By Nathaniel Youmans, LASR DJ
Spencer Krug — known by his solo-project moniker, Moonface — stepped onto the stage of Seattle’s Columbia City Theater on a fairly quiet Sunday in November.
With whiskey in one hand, his other shielded his eyes from the stage lights, unceremoniously bright for the kind of show that should be dimly lit.
He arrived in Seattle shortly before via Greyhound from Vancouver, B.C., where just the day before he played a sold-out show at the Djavad Mowafaghian World Art Centre.
Justifiably a bit hungover, and betraying slight but visible traces of unease, Moonface wasted little time launching into a full performance of his most recent album. Hungry, hoarse-throated devotees banged their fists on the edge of the stage.
Moonface’s stripped-down, vulnerably introspective, solo piano record “Julia with Blue Jeans On” came out October 2013 on Jagjaguwar Records.
I admit, when I first discovered Moonface, I had made a mental category for the quirky but unremittingly original warbling synth-guy from Wolf Parade and Sunset Rubdown, which had since disbanded. Yes, Moonface is the same individual. No, he is not the same artist.
Moonface marks a total departure from those acts in which Krug was one of several key ingredients in the groups’ alchemical composition.
Moonface may never bring back “Kissing the Beehive,” “I’ll Believe in Anything” or “Snake’s Got a Leg.” The alchemy of Moonface is perhaps in its most transformational stage yet. It should keep the needle of your turntable in constant contact with “Julia” for at least seven days.

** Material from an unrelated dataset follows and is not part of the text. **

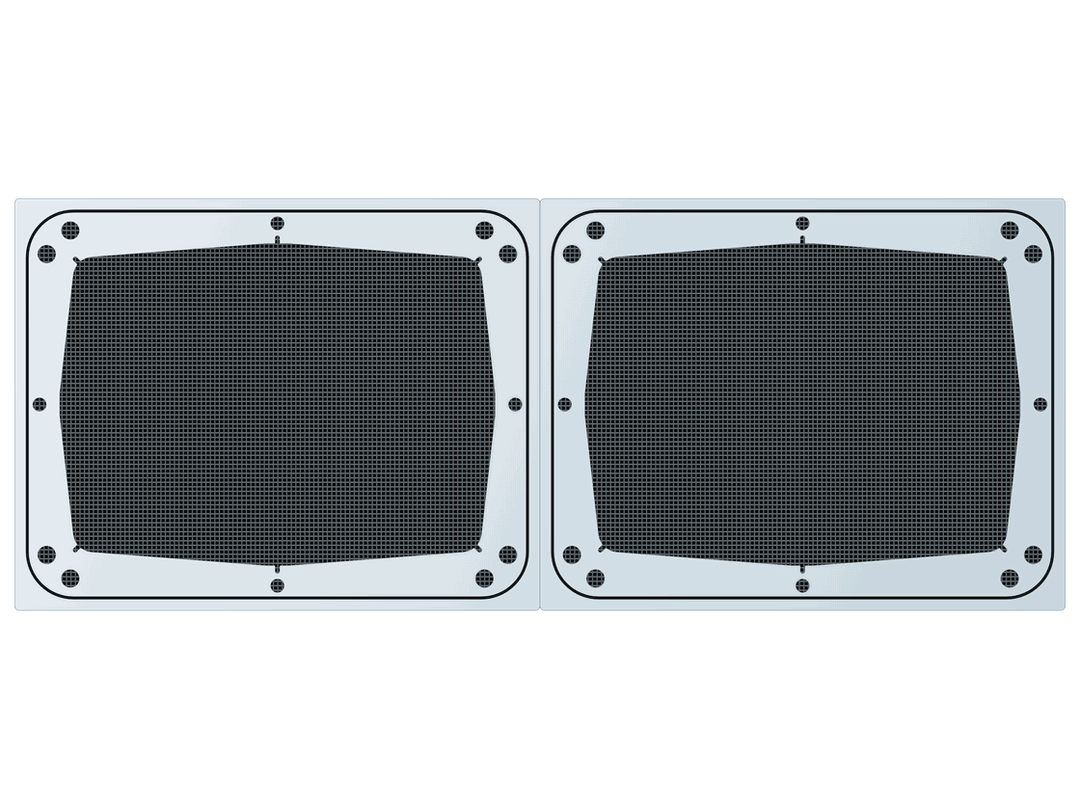 red-sea-reefer-525-g2-g2-custom-aquarium-lids ClearView Lid, ReeFlex Fused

There are some artists who are talented at their craft. Then there are those artists who, on the lower frequencies of intuition, strike you in the stomach with what could be described as the ineffable embodiment of awareness-as-art.
It is that organically developed craft that will keep you without release when, in the album’s first single, he sings: “Everybody ends up talking to the sky or looking the elephant in the eye.”
I have had the immense pleasure of what was once a pipe-dream — bringing one of my favorite artists to Pacific Lutheran University — come to fruition in my final months of college.
Associated Students of PLU and Lute Air Student Radio will host Moonface’s second stateside show since his return from a four-month European tour.
We will be busy turning everything into gold.
Moonface performs Feb. 27 at 8 p.m. in Lagerquist.